Each line of the data below must be reproduced without any change.

▬▬▬

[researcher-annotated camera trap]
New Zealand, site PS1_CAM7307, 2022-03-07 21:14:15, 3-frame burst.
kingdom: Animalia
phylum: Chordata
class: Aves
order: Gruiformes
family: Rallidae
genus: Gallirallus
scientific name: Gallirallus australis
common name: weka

▬▬▬

OUTPUT OF THE EXERCISE:
[researcher-annotated camera trap]
New Zealand, site PS1_CAM7307, 2022-03-07 21:14:15, 3-frame burst.
kingdom: Animalia
phylum: Chordata
class: Aves
order: Gruiformes
family: Rallidae
genus: Gallirallus
scientific name: Gallirallus australis
common name: weka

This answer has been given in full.